Goal 1:
Answer these from the passage on progressive politics:
(a) What does the passage name as progressives' second big advantage?
(b) What share of the popular vote did Obama receive in 2008?
(c) What sudden event does the passage say happened last October?
Goal 2: Quote the passage on progressive politics word for word, from "Conservatives’ economic philosophy" to "in 20 years.".

------ Passage given

All these factors favor policies embraced by the broad center-left of the political spectrum in America and in Europe. Put simply, progressives are the natural beneficiaries of modernity and that, combined with their still substantial base among the working class, puts them in a potentially dominating political position.

Progressives’ second big advantage is the intellectual and policy bankruptcy of conservatism. Their approach to the problems afflicting today’s complex global capitalism still relies heavily on laissez-faire and is completely devoid of creative ideas for taming the immense power of this economic system for the common good. The assumption that capitalism left to its own devices is both self-regulating and productive of the best economic outcomes would be laughable at this point if the actual outcomes had not been so tragic.

Conservatives’ economic philosophy has now been tried and found grossly inadequate to the needs of modern societies. One might, then, have expected that last October’s sudden financial crisis and the subsequent global recession it triggered would all herald a resurgence of progressive politics.

In the United States, this is how it has worked out in electoral terms. The 2008 presidential election of Democrat Barack Obama, who championed a largely progressive agenda, was not just notable for bringing America its first black president, but also for the rout of conservative candidates and the rejection of conservative ideology at every level of government and in many parts of the country where they had previously been strong. Overall, Obama’s 53 percent of the popular vote was the largest share received by any U.S. presidential candidate in 20 years.

------------
------ Provided records

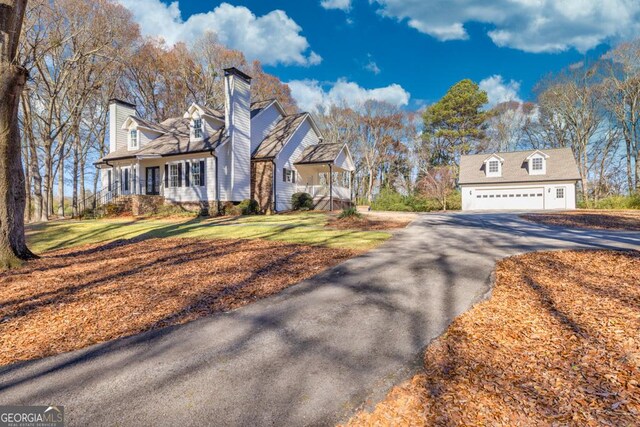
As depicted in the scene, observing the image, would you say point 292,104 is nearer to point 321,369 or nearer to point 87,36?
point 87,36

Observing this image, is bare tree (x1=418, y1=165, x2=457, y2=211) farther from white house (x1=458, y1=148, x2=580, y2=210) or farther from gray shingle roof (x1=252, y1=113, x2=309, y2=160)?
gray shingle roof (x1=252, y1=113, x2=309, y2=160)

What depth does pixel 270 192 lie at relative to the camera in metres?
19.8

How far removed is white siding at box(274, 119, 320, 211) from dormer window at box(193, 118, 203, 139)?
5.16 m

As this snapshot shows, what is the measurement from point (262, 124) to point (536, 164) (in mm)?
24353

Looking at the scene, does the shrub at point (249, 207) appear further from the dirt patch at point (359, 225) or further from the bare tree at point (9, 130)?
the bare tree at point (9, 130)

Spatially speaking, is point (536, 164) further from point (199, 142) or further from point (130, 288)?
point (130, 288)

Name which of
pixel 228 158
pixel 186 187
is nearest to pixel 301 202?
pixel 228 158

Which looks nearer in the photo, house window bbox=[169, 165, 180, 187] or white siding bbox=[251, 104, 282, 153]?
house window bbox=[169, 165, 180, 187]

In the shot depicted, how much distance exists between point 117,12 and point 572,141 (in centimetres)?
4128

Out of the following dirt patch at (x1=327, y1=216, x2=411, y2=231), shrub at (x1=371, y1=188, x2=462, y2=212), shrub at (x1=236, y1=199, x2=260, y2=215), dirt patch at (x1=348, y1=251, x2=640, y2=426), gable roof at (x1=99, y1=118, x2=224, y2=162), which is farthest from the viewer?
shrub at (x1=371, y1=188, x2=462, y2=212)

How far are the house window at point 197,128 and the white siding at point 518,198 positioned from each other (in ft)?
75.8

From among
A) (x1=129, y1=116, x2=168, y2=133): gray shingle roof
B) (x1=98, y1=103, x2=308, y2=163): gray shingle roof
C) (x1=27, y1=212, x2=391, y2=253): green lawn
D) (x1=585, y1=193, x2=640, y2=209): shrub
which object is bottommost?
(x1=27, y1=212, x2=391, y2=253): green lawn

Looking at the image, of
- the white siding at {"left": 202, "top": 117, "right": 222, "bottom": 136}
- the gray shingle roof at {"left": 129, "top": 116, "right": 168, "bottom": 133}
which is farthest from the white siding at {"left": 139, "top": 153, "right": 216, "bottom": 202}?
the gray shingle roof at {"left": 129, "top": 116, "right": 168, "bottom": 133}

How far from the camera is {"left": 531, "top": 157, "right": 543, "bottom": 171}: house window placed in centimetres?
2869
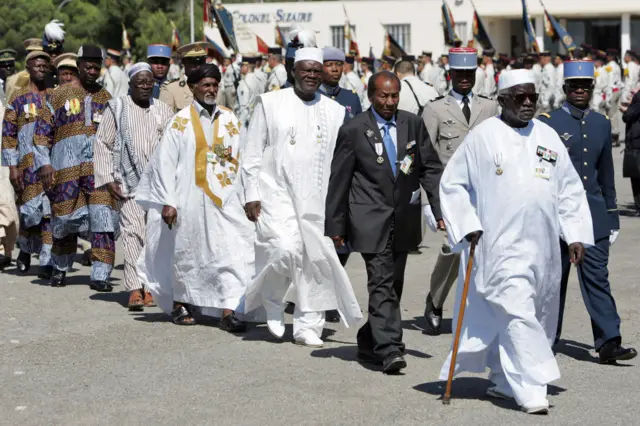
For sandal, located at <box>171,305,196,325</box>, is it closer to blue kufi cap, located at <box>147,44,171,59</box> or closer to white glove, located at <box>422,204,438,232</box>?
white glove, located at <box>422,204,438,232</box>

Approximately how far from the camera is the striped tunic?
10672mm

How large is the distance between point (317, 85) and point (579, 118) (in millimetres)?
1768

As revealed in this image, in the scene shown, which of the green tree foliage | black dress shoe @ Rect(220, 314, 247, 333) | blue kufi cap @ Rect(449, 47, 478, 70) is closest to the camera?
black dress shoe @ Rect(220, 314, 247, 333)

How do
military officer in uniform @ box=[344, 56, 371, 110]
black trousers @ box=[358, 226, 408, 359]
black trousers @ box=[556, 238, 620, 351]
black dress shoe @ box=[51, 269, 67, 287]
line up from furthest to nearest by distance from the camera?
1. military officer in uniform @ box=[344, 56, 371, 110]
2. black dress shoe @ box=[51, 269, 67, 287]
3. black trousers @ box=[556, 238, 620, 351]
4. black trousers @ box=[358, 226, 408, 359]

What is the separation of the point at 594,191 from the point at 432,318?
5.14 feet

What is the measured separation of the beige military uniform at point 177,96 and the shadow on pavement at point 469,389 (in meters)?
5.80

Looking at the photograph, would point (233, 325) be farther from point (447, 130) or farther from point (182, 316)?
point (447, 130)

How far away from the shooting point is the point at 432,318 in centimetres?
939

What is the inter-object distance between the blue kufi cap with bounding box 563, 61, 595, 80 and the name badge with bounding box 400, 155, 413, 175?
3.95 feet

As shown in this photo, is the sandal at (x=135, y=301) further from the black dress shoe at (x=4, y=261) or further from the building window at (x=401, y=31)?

------------

Complete response 1:
(a) The intellectual and policy bankruptcy of conservatism.
(b) 53 percent, the largest share received by any U.S. presidential candidate in 20 years.
(c) A sudden financial crisis, which triggered a global recession.

Complete response 2:
Conservatives’ economic philosophy has now been tried and found grossly inadequate to the needs of modern societies. One might, then, have expected that last October’s sudden financial crisis and the subsequent global recession it triggered would all herald a resurgence of progressive politics.

In the United States, this is how it has worked out in electoral terms. The 2008 presidential election of Democrat Barack Obama, who championed a largely progressive agenda, was not just notable for bringing America its first black president, but also for the rout of conservative candidates and the rejection of conservative ideology at every level of government and in many parts of the country where they had previously been strong. Overall, Obama’s 53 percent of the popular vote was the largest share received by any U.S. presidential candidate in 20 years.